### WHAT TO PRODUCE
Write the records below out again word for word, with the pictures removed.

### DATASET
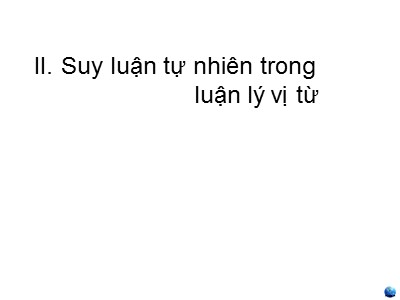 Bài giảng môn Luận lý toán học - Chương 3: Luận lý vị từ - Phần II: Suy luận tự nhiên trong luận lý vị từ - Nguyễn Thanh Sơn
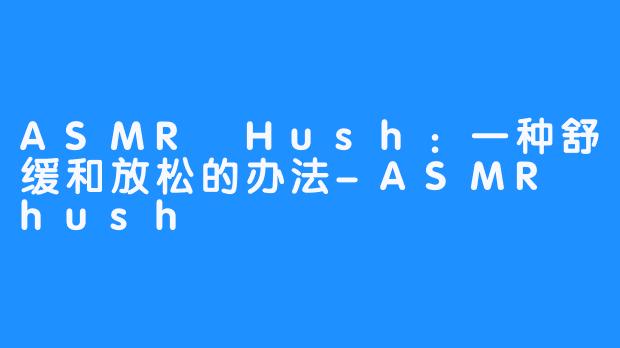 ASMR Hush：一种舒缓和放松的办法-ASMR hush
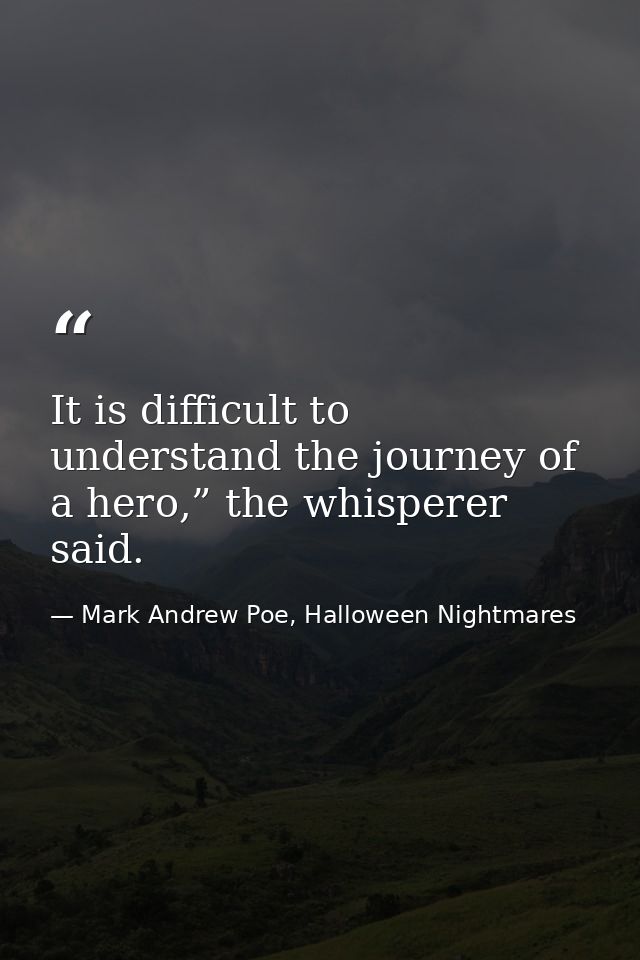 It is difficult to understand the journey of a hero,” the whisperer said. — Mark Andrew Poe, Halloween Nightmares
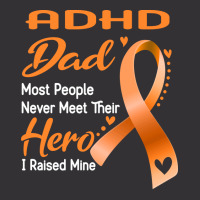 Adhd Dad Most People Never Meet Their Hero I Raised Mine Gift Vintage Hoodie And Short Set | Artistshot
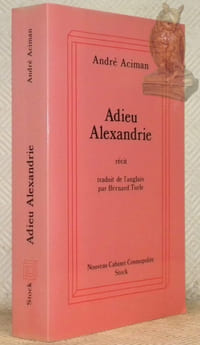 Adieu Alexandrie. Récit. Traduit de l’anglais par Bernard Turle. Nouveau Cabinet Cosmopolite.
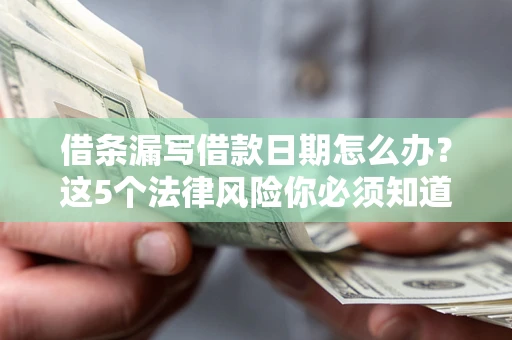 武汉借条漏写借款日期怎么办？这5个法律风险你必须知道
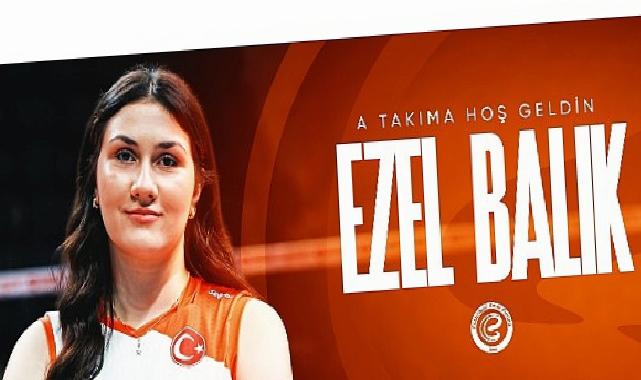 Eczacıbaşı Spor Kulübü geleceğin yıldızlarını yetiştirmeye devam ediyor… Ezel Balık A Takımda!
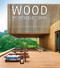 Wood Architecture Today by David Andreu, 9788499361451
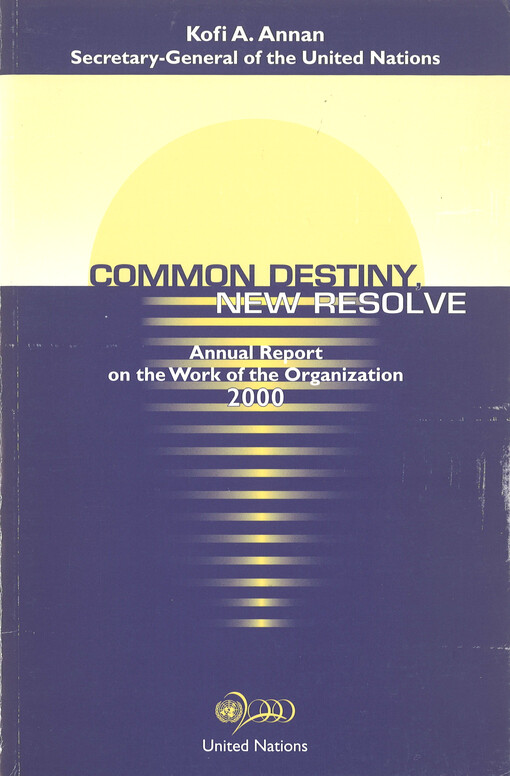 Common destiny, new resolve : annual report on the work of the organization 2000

### SOLUTION
 Bài giảng môn Luận lý toán học - Chương 3: Luận lý vị từ - Phần II: Suy luận tự nhiên trong luận lý vị từ - Nguyễn Thanh Sơn
 ASMR Hush：一种舒缓和放松的办法-ASMR hush
 It is difficult to understand the journey of a hero,” the whisperer said. — Mark Andrew Poe, Halloween Nightmares
 Adhd Dad Most People Never Meet Their Hero I Raised Mine Gift Vintage Hoodie And Short Set | Artistshot
 Adieu Alexandrie. Récit. Traduit de l’anglais par Bernard Turle. Nouveau Cabinet Cosmopolite.
 武汉借条漏写借款日期怎么办？这5个法律风险你必须知道
 Eczacıbaşı Spor Kulübü geleceğin yıldızlarını yetiştirmeye devam ediyor… Ezel Balık A Takımda!
 Wood Architecture Today by David Andreu, 9788499361451
 Common destiny, new resolve : annual report on the work of the organization 2000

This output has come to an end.